Waar komt nu het achttiende-eeuwse moerneuker in het Nederlands vandaan: is dat ontleend aan het Engels, zoals verondersteld wordt voor het twintigste-eeuwse moederneuker? Die vraag moet ontkennend beantwoord worden, want de oudste Engelse vindplaats is een brief uit 1917 van een zwarte soldaat uit de staat Tennessee, die protesteert tegen uitzending naar Europa om mee te vechten in de Eerste Wereldoorlog: “You low-down Mother Fuckers can put a gun in our hands but who is able to take it out?” (Ellis 1995: 1585). Iets ouder is motherfucking: de Oxford English Dictionary geeft twee citaten uit Texaanse rechtbankverslagen uit 1890 respectievelijk 1898, waarbij het woord in het eerste citaat wordt afgekort, terwijl de notulist het in het tweede voluit schrijft:
“he spoke of defendant as […] ‘that God damned mother-f—cking, bastardly son-of-a-bitch!’” (1890),
“the deceased called the defendant a ‘mother-fucking son-of-a-bitch’” (1898)
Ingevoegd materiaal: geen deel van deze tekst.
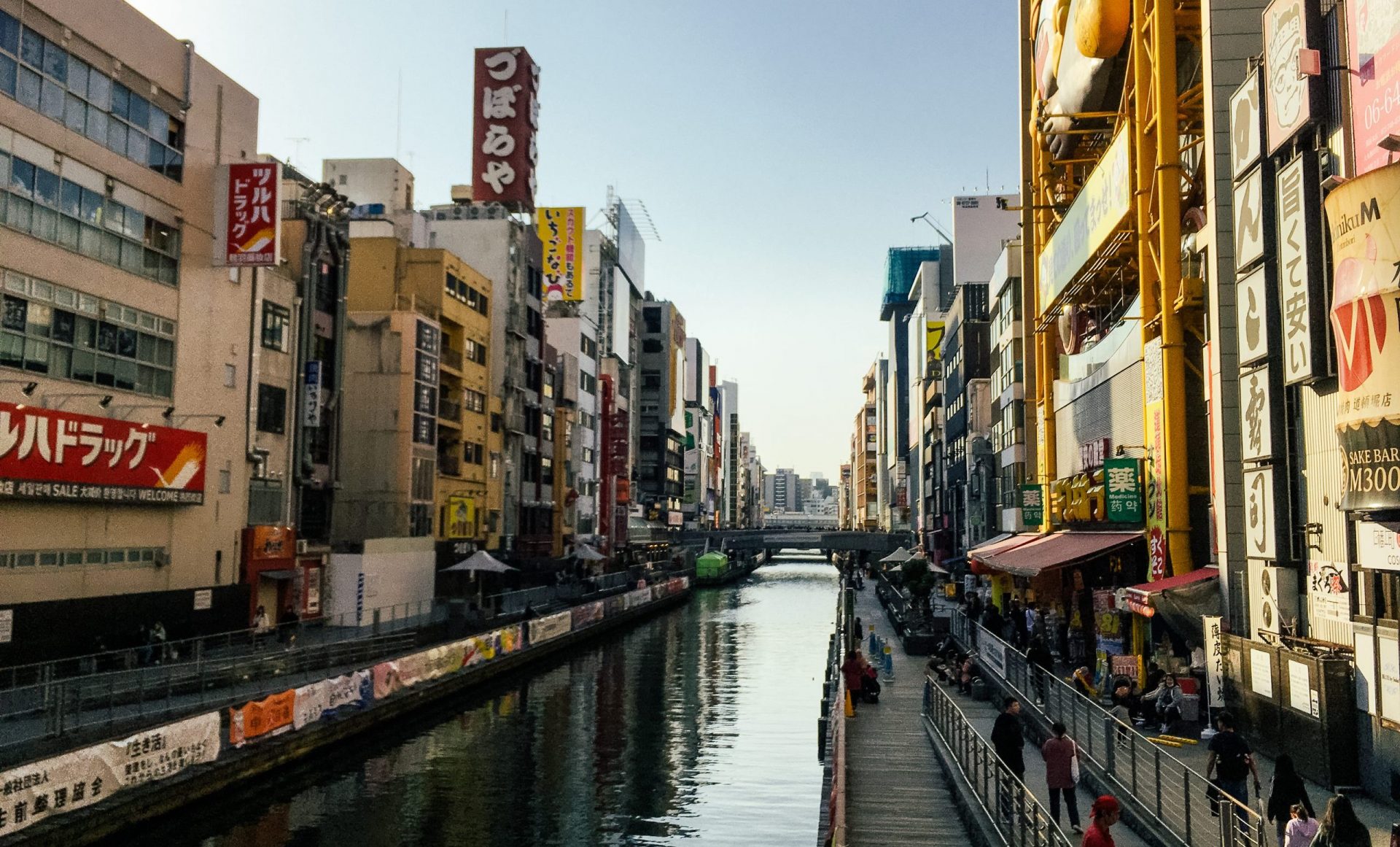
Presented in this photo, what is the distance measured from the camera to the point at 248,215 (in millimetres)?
36938

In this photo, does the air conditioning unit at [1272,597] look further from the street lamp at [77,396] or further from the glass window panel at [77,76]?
the glass window panel at [77,76]

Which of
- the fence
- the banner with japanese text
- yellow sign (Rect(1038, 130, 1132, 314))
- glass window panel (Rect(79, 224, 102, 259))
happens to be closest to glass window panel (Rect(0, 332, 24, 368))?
glass window panel (Rect(79, 224, 102, 259))

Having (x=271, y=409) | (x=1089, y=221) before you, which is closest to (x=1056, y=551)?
(x=1089, y=221)

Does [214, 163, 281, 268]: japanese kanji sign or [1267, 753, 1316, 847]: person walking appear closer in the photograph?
[1267, 753, 1316, 847]: person walking

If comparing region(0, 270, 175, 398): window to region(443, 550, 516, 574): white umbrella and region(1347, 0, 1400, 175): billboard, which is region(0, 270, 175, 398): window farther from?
region(1347, 0, 1400, 175): billboard

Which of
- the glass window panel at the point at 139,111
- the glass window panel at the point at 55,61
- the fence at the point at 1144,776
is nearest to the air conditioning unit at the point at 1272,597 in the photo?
the fence at the point at 1144,776

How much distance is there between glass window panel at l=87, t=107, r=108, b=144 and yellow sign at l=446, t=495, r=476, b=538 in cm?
3137

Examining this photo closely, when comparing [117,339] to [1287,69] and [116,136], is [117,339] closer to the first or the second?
[116,136]

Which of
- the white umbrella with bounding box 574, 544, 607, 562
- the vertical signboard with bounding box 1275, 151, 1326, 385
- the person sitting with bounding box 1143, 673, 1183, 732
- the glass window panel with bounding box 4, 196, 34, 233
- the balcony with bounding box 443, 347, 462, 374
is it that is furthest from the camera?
the white umbrella with bounding box 574, 544, 607, 562

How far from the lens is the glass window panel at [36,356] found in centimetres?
2886

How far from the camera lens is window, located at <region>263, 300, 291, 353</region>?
42188 millimetres

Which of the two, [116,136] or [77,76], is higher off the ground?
[77,76]

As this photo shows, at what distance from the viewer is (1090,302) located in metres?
40.7

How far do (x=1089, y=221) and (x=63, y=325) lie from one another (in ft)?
99.8
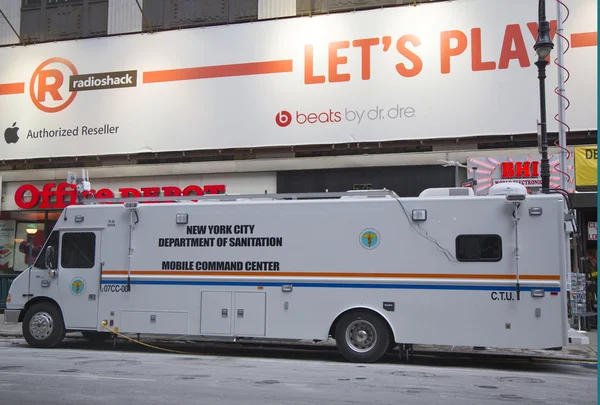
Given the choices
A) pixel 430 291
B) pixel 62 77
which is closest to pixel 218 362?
pixel 430 291

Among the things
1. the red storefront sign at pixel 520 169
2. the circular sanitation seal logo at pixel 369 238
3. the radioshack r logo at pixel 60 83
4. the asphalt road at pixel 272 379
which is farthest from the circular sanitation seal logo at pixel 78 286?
the red storefront sign at pixel 520 169

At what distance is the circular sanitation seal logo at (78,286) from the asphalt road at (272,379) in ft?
3.98

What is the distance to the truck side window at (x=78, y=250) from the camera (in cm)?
1273

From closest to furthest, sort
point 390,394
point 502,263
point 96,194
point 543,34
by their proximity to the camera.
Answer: point 390,394
point 502,263
point 543,34
point 96,194

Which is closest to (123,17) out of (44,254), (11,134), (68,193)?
(11,134)

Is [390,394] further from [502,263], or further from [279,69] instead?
[279,69]

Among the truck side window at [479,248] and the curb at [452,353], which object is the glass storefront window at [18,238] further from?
the truck side window at [479,248]

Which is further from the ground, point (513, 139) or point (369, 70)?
point (369, 70)

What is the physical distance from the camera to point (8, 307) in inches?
508

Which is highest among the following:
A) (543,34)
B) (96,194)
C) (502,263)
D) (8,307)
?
(543,34)

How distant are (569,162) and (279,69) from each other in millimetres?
8821

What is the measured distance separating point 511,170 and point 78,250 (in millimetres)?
11269

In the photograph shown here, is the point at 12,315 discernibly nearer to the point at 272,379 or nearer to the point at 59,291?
the point at 59,291

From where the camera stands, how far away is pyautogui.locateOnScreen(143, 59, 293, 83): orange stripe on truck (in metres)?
19.2
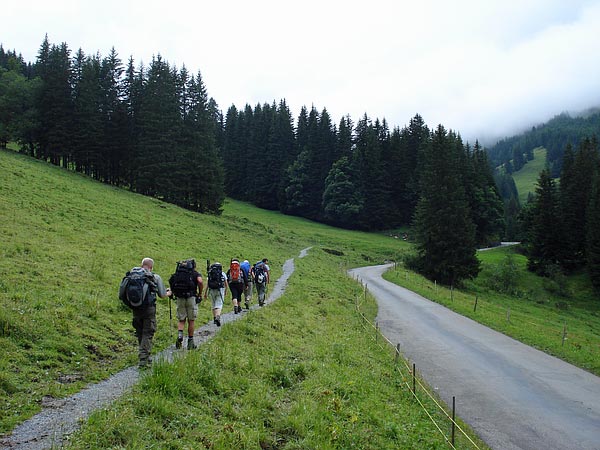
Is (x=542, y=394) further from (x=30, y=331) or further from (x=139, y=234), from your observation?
(x=139, y=234)

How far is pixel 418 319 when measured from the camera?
25438mm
Zou het dan andersom zijn, en is de Engelse samenstelling geïnspireerd door het Nederlands of Afrikaans? Voorlopig lijkt dat minder waarschijnlijk, omdat de oudste vindplaatsen van motherfucker (Tennessee, Texas) ver verwijderd liggen van het oorspronkelijk Nederlandse gebied rond New York, en het Dictionary of South African English on historical principles (1996) wel neuk, verneuk, beneukt en verneuker vermeldt, maar niet moerneuker. Daarmee is de zaak echter nog niet beslist. Rechtsarchieven vormen, zo blijkt, een rijke bron voor informele spreektaal, maar die bron is tot op heden nauwelijks aangeboord. Naarmate meer rechtsarchieven, zowel Nederlandse als buitenlandse, worden gedigitaliseerd, zal de herkomst en verbreiding van moederneuker duidelijker worden, en zullen we ook kunnen achterhalen of het woord in het Nederlands twee keer – in de achttiende en twintigste eeuw – onafhankelijk van elkaar is gevormd, of dat het woord in de volkstaal is blijven voortleven. Ik vermoed het laatste.
Bronnen
Ellis, M. (1995), ‘W. E. B. Du Bois and the Formation of Black Opinion in World War I’, in: The Journal of American History 81 (4), 1584-1590.
Heestermans, Hans (1989), Luilebol. Het Nederlands scheldwoordenboek, Amsterdam.
Rossum, M. van (2013), Werkers van de wereld: Globalisering, maritieme arbeidsmarkten en de verhouding tussen Aziaten en Europeanen in dienst van de VOC, Amsterdam.
Stadsarchief Amsterdam: https://archief.amsterdam/archief/5075/13131
Worden, Nigel (2009), ‘“Below the Line the Devil Reigns”: Death and Dissent aboard a VOC Vessel’, in: South African Historical Journal 61 (4), 702-730.
Wouter van der Land zegt
Wat een mooie vondst!
Ik ben geen scheldwoordkenner, maar mogelijk is er een mediterrane herkomst te traceren? In het Spaans en Italiaans is het meen ik gebruikelijk om te schelden met een moeder als mikpunt. Het culturele contact was er in elk geval in die eerdere eeuwen.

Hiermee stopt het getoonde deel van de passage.